Bioinformatics bonanza

As for the ill-fated Yorkshire man, Petzold already has plans in place for a more thorough investigation of his brain proteome – looking specifically for the molecular hallmarks of neurodegenerative diseases. He believes some of the signs are in the mass spec data they already have, but due to the high level of statistical rigour in their analysis, some of the protein sequences they originally identified had to be discarded. As Morton-Hayward notes, it’s a case of selecting appropriate thresholds for pattern-matching your proteins with the reference proteins provided by the software: ‘a game of snap’ but with a confidence interval. Whether you say snap depends on how closely you decide the cards have to match. If you set your threshold for saying snap too low, then you can deal a protein sequence and match it to the wrong reference sequence, whereas in Petzold’s case, he wonders whether the bar was set too high.

There is more to the data processing than just threshold-setting, though. As Frido Welker at the University of Copenhagen in Denmark explains, it’s advances on the bioinformatics side – rather than on the protein extraction side – that have really driven palaeoproteomics forward in the last few years. ‘I think that aspect is actually core to retrieving more protein sequences, being able to reconstruct the sequences at higher coverage and higher reliability, but also then to finding more proteins,’ he says.

It’s a game of snap but with a confidence interval

In 2020, Welker’s team published proteome data from two incredibly old dental enamel samples taken from ancient hominins. Here, their protein search strategy was crucial to dealing with very degraded proteins, which were 800,000 years old for Homo antecessor, a potential common ancestor of humans and Neanderthals, and 1.8 million years old for Homo erectus. In such old samples, the passage of time allows chemical changes to accumulate in the side chains of amino acids within the proteins. These changes are actually used in palaeoproteomics to verify that the proteins are genuine relics and not just the result of contamination from modern sources. However, they also cause what are known as mass shifts – differences between the mass spectra obtained from ancient and modern proteins. For Welker, this meant building in a level of error-tolerance to account for differences in the very old protein sequences he was detecting. Such changes, termed post-translational modifications or PTMs, were present and had to be accounted for in the Yorkshire man’s proteins too.

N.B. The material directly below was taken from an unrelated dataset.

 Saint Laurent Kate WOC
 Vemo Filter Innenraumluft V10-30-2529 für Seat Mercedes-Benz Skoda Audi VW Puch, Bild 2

Morton-Hayward also has a keen interest in optimising these ‘downstream’ aspects of protein identification. It is possible, she explains, to increase protein recovery by making minor tweaks to the software settings even once the data has been collected and uploaded. For example, giving more information about how the protein was digested and factoring in the ‘digestion’ caused by time itself tells the software to look for different kinds of fragments. ‘It massively increases your search space,’ she says.

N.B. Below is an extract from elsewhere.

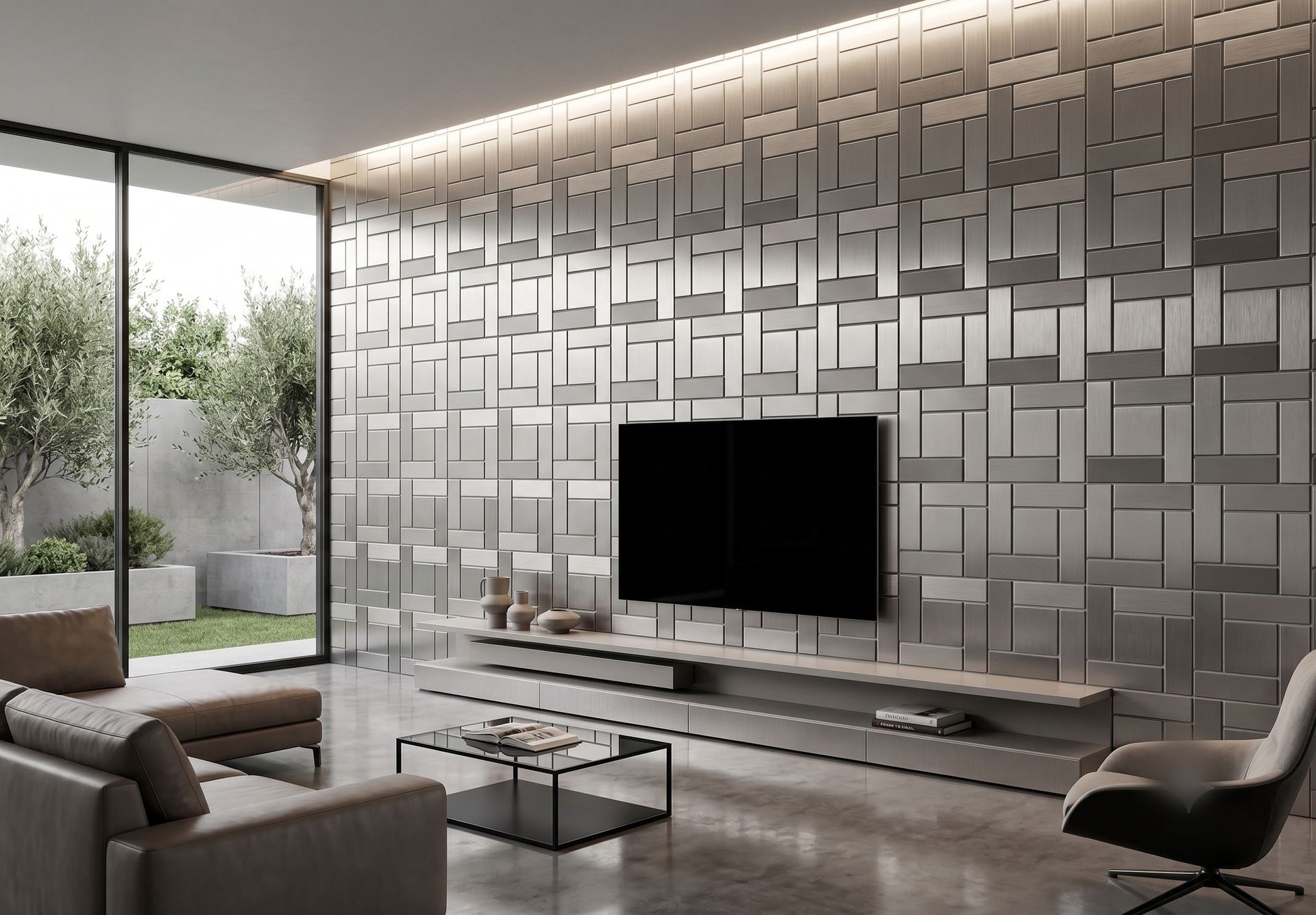 Living con revestimiento Belda01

It’s the software side of things that Petzold says he needs to get a handle on if they’re ever going to truly solve the case of the beheaded Yorkshire man. Did some sort of neurodegenerative disorder influence the protein aggregation in his brain? Could the effects of this disease have led to the proteins and tissue being preserved for 2600 years? Only more time – and, likely, some more spectacular mass spec results – will tell. The alternative explanation is rather grislier. Based on the distribution of preserved proteins in the man’s brain, and corrosion of the knife used to dissect it, it seems plausible that his head could have been dropped into a barrel of acid soon after death – another excellent method for preserving proteins.